「女性が、より自分らしくあれるように」。つくば市・モーハウス
【NEWSつくば連載 日本一の湖のほとりにある街の話vol.33】
つくば市の、大通りから少し入った静かな住宅地の一角、屋上に柔らかな草が茂る印象的な建物が建っています。エントランスに一歩足を踏み入れると、間仕切りなくゆるやかに奥へと続く、中庭に開かれた開放的な空間。天井にはゆったりとドレープを描いて張られた布、中庭にはたくさんの丸ガラスがはめられた大きな青色のドームと、不思議でありながら、じんわりと心地よさがこみあげてきます。
ここは、授乳服の製作·販売を行う「モーハウス」が運営する「モーカフェ」。画期的な授乳服をはじめ、乳児同伴で働く「子連れ出勤」などの先進的な取組みで、女性の生活をより快適にし続けてきた同社について、代表の光畑さんにお話を伺いました。
モーハウスの授乳服は、巧みにスリットを入れた構造により、赤ちゃんが母乳を欲しがった1秒後には授乳できる優れもの。しかも、はた目には赤ちゃんを抱っこしているようにしか見えません。この素晴らしい衣服を生み出した光畑さんですが、そのキャリアのスタートはアパレルからではありませんでした。
大学卒業後、大企業での美術展企画等に携わる中、転機となったのが、生まれて間もない我が子と電車に乗っていた際、お腹が空いた赤ちゃんが泣き出してしまった事。やむを得ず電車の中で周りの視線を浴びながら授乳せざるを得なかった体験から、「着られる授乳室」があればと思いたち、どこでもすぐに授乳できる服を作り始めたのだそうです。
光畑さんご自身が使ってみて、あまりの使いやすさと快適さに驚いたという商品は、しかし、当初の売れ行きは芳しくなかったそうです。ですが「赤ちゃんが欲しがったらすぐに授乳できる」「肌が露出せず、周りを気にせず授乳できる」といった独自のポイントを示すための「授乳ショー」の開催などにより、当時は存在しなかった「外出時に着られる授乳服」の認知も高まり、売れ行きも向上。
デリケートな妊産婦さんの肌に心地よいようつくられた製品は、高齢者や乳がんを患った方にも広く受け入れられるようになっていきます。また、乳児同伴で、抱っこしながらの勤務スタイル「子連れ出勤」が様々なメディアで紹介され、製品と共に、女性の新しいワークスタイルを示すフロントランナーとして脚光を浴びてきました。
· · ·
◆ **課題**:
上のモーハウスについての文章の続きを、最後の文の後から書くこと。

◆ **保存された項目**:
· · ·
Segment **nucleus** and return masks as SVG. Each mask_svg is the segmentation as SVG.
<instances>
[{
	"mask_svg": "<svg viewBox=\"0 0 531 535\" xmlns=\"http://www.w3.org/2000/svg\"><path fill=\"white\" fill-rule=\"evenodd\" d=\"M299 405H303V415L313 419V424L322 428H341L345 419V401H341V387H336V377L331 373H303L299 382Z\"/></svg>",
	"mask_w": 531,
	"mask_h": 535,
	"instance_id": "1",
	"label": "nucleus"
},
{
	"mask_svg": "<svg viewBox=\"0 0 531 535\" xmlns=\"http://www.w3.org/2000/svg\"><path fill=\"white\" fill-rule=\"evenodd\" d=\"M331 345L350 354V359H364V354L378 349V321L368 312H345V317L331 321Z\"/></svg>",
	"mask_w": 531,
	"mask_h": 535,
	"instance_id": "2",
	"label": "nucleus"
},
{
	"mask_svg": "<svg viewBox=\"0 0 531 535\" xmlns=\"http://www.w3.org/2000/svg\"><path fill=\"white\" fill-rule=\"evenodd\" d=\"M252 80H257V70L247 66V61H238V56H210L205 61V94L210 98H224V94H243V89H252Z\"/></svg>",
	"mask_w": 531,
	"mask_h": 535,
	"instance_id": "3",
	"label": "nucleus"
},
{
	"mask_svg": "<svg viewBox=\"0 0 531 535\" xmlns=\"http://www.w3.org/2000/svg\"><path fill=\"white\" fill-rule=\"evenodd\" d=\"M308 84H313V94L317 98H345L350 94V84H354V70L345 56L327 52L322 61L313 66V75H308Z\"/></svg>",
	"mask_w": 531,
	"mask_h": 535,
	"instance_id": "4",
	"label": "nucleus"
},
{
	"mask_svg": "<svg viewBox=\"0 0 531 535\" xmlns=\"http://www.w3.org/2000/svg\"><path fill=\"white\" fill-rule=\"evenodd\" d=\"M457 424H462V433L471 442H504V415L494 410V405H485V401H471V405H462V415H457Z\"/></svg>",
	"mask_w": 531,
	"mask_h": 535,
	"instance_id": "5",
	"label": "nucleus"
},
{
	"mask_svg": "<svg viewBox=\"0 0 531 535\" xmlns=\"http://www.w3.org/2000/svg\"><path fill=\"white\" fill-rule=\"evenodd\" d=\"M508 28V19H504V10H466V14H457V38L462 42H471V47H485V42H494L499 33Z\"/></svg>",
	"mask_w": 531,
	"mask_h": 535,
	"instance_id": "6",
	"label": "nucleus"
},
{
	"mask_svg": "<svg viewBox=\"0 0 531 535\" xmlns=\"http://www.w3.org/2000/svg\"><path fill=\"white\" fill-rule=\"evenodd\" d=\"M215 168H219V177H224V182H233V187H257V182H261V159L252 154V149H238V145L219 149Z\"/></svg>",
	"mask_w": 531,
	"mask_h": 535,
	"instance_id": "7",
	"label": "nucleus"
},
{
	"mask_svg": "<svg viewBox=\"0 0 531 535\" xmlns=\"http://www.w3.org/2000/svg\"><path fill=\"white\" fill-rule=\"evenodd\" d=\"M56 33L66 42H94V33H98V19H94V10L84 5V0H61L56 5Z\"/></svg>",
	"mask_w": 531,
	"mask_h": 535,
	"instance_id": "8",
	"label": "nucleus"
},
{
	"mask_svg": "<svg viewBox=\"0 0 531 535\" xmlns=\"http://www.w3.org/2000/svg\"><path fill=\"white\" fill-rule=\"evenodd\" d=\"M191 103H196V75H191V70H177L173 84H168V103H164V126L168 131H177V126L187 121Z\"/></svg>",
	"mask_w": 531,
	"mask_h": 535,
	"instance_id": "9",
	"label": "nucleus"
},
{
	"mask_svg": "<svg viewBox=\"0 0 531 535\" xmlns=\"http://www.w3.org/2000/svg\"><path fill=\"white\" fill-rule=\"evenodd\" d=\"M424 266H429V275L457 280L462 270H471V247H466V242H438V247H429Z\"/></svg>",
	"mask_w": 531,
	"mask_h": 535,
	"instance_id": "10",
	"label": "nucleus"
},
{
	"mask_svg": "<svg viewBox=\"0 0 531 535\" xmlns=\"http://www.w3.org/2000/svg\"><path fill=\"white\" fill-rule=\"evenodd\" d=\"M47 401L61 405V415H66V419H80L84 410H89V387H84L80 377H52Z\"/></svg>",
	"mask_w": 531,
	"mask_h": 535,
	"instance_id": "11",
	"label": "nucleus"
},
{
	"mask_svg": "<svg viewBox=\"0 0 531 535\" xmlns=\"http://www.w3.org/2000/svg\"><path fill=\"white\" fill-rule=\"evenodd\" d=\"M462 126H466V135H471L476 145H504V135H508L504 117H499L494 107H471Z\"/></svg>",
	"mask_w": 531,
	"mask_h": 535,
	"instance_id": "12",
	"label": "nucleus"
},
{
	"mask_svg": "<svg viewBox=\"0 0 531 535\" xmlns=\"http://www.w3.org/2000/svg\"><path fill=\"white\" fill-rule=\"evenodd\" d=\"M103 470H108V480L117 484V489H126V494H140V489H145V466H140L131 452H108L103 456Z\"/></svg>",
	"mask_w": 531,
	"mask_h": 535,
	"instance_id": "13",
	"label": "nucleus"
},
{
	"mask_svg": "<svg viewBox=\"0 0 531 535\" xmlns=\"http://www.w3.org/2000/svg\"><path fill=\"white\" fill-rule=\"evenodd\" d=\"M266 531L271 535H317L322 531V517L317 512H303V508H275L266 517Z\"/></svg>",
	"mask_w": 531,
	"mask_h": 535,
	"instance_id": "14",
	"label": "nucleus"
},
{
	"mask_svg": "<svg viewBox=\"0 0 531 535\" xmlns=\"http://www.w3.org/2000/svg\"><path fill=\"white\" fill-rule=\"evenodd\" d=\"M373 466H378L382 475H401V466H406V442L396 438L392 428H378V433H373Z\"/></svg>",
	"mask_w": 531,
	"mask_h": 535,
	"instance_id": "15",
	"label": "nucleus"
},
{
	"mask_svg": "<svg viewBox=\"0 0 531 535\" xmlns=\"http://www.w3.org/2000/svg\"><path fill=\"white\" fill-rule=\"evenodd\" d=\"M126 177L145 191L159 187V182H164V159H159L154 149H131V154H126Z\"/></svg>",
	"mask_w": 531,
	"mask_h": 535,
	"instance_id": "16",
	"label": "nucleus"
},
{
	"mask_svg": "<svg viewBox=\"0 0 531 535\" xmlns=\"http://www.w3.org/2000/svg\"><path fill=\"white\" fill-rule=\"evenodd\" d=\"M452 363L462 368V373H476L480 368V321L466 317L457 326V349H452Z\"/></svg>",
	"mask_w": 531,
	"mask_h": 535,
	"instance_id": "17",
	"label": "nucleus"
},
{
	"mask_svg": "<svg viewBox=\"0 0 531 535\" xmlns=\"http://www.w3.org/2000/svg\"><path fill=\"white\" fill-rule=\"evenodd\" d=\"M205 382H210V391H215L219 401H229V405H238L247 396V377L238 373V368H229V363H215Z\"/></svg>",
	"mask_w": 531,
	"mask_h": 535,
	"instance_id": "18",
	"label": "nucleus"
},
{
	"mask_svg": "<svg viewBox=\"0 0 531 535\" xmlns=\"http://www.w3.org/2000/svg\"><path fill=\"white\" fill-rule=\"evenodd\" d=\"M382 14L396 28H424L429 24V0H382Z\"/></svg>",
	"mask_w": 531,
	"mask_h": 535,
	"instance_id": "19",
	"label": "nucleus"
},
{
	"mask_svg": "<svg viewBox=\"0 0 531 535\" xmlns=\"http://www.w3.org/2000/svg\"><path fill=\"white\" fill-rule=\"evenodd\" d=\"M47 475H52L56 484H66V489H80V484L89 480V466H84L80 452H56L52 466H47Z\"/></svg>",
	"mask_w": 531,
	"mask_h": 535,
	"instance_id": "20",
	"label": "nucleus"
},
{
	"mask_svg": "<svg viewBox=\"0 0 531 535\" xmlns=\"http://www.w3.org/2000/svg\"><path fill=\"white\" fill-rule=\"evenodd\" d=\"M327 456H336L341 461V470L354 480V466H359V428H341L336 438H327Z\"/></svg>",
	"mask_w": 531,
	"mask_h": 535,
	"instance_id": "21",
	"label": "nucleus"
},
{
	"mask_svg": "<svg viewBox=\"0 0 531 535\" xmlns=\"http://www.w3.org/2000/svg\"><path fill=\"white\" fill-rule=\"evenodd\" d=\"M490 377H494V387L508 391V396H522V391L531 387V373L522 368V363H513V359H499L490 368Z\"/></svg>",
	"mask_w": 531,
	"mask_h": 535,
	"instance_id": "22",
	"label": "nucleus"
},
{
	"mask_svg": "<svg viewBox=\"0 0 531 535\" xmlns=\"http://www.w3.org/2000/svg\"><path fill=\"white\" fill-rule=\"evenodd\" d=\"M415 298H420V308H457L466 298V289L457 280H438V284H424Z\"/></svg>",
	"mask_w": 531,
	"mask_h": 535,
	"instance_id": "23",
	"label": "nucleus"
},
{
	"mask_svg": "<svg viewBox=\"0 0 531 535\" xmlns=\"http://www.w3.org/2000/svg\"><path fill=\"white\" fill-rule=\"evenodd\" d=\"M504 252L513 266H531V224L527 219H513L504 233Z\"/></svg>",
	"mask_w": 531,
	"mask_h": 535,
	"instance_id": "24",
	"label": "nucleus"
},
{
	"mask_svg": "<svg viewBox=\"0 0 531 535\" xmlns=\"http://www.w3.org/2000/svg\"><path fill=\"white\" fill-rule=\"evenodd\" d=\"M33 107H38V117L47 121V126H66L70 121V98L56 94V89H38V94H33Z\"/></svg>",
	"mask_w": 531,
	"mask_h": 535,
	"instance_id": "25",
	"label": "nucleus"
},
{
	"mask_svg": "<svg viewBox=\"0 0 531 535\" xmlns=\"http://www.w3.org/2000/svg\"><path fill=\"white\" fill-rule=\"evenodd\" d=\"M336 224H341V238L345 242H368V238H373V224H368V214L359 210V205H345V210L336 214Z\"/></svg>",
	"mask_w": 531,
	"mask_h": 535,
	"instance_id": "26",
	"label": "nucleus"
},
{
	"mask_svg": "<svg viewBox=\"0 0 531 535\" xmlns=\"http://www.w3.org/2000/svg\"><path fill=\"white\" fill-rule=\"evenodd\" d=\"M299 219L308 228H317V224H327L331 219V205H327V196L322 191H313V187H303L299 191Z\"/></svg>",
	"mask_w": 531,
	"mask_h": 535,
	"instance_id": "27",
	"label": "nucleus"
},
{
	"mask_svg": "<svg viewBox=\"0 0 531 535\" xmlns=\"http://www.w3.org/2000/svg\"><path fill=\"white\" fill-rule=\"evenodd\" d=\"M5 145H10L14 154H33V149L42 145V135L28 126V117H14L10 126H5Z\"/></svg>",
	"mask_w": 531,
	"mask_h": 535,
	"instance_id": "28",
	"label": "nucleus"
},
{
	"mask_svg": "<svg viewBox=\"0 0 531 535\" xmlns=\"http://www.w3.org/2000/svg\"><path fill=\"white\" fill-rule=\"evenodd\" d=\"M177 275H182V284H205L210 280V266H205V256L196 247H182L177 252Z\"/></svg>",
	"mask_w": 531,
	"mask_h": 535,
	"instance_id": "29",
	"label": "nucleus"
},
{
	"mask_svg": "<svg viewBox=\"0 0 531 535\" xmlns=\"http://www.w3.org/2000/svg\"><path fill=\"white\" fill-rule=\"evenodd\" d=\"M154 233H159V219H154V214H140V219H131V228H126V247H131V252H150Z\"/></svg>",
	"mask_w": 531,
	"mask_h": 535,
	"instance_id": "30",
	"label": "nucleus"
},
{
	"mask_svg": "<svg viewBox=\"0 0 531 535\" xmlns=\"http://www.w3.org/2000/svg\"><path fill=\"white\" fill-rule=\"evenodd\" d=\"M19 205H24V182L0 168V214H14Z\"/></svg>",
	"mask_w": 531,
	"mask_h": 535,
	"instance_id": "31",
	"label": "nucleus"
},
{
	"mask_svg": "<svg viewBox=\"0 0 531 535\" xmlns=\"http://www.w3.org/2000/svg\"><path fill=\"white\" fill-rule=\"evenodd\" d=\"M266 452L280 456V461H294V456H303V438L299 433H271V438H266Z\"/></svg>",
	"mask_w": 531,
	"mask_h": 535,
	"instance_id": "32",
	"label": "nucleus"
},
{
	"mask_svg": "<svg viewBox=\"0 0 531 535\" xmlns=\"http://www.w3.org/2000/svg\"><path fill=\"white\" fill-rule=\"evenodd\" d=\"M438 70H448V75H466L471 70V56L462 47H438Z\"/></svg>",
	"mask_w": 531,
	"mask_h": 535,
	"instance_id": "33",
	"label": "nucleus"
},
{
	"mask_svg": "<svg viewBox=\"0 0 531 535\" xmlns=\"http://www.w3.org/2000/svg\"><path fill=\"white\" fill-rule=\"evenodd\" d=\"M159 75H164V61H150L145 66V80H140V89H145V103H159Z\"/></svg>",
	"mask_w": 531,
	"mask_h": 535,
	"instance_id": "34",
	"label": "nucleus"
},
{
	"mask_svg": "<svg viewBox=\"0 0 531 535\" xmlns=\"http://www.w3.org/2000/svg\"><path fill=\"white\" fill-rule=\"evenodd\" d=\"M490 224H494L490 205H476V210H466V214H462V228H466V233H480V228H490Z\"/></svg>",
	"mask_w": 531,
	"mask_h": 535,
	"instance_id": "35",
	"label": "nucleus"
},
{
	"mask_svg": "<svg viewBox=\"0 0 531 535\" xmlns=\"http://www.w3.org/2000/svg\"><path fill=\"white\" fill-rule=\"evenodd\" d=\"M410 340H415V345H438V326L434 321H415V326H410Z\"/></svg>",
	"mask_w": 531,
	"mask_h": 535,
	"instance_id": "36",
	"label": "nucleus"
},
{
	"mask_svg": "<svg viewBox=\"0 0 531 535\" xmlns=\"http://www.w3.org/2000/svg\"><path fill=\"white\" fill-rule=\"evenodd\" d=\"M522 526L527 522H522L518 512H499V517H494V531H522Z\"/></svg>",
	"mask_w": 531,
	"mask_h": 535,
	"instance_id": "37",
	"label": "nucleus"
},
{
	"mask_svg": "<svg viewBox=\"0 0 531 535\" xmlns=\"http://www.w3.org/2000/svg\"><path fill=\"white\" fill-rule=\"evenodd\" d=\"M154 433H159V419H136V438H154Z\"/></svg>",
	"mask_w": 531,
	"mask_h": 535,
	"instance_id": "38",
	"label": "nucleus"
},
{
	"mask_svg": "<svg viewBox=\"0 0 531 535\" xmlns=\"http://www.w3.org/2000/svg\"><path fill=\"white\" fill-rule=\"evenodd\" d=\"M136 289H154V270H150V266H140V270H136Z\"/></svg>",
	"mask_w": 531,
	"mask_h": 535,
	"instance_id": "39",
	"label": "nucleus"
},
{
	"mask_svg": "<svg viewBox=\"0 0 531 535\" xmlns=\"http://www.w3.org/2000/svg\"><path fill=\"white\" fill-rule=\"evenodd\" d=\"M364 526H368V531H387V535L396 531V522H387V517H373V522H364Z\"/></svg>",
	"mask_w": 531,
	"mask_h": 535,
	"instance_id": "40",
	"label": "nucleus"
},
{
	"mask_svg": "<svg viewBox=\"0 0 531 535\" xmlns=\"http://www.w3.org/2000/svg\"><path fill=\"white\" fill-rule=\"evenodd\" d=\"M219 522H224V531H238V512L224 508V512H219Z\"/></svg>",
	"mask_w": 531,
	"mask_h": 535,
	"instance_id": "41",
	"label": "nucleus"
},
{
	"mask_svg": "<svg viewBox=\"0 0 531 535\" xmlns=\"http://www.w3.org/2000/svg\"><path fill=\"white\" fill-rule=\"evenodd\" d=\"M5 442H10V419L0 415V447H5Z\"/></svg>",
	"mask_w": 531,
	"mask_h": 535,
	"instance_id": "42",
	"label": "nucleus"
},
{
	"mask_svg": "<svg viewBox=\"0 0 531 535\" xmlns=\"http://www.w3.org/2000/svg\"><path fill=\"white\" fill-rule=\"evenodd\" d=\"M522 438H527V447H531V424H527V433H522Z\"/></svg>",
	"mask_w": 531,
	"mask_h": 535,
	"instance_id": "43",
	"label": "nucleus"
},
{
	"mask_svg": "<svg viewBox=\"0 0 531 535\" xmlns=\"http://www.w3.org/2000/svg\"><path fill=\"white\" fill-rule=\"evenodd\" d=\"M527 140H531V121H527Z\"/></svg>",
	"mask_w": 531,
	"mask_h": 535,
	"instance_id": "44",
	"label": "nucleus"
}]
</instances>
· · ·
◆ **結果**:
そうして時は経ち2025年の現在。モーハウスが創業した1997年から約30年間で、日本の育児環境は、少しずつではあれども変化してきました。そうした変化についてお考えを伺うと「教育や医療の無償化等、制度的な部分の改善は進みました。ただ、それで子育てが楽しくなっているか、疑問に思う部分もあります」と光畑さん。
「今は、子育てがスマホのアプリで行われ、授乳時間まで『管理』されるものになってしまいました。ですが、子どもの不確実性は『管理』という考え方には馴染まないものです。数字·データをつければつけるほど、お母さんたちは『母親はこうあらねば』と苦しくなってしまいます」
光畑さんの「女性を快適に」という想いの先は、女性だけでなく男性にも向けられます。「女性がより快適に生活するために、女性自身の中の『こうしなければならない』という思いをなくしていきたい。そして、そこで重要な役割を担うのが男性です」
「日本のお母さんは、真面目でガマンしてしまいがち。自分が快適になれる授乳服を見ても『もったいないからいらない』となってしまいます。そこで、『楽になるなら、ぜひ買えば良い』と背中を押せるのは、むしろ男性なのです」
そうして妻が楽になり機嫌が良くなれば、夫も嬉しく楽しい。「女性が、より自分らしくいられるように」。一貫した想いで貫かれている光畑さんの取組みは、女性だけでなく男性もつつみこみ、皆が笑顔でいられる道を指し示しています。
本記事は、NEWSつくばにて連載のコラム「日本一の湖のほとりにある街の話」第33回記事です。
元記事はこちら→《モーカフェを運営する光畑さん《日本一の湖のほとりにある街の話》33》
追記 取材を終えて:
現代において、男女での性差に起因する事象は、育児に限らずとかく対立項として語られがち。光畑さんが活動を通して示されているように、女性も男性も、ともに笑顔になって行ければ…と思った取材でした。
モーカフェ:
所在地:茨城県つくば市山中480-38
HP→【モーカフェ】
HP→【モーハウス】
つくば市:
万葉の昔より信仰の対象とされてきた名峰・筑波山の南麓に位置し,数多くの研究機関が集積する科学の街・つくば市。研究所をまわる夏休みのサイエンスツアーも大人気です。